▶ _Aim of the task_
The lines from the one with "Венгрия – Хорватия" through the last line of the material below, copied exactly and free of pictures, make up the whole answer.

▶ _Material provided_
+++

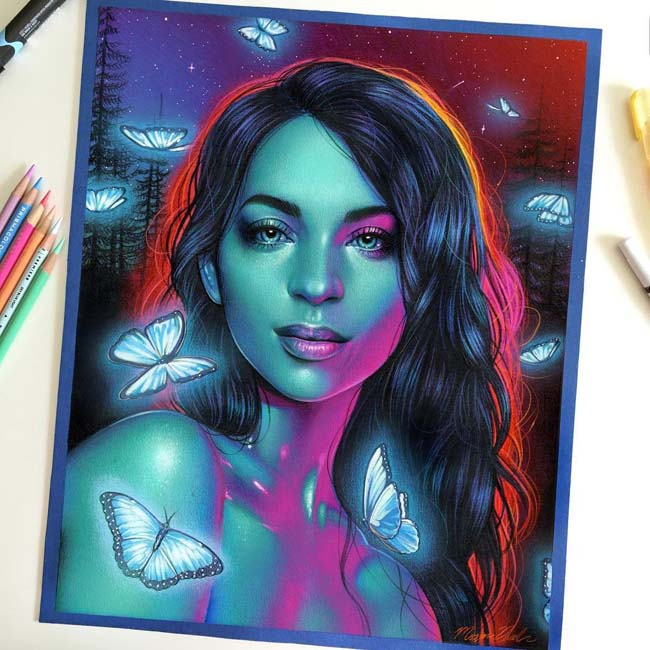 Vibrant Pencil Drawings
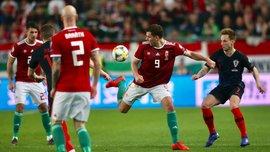 Венгрия – Хорватия – 2:1 – видео голов и обзор матча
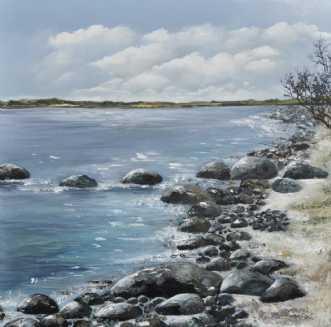 danske strande nr 6afMerete Roy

+++

▶ _Response box_
 Венгрия – Хорватия – 2:1 – видео голов и обзор матча
 danske strande nr 6afMerete Roy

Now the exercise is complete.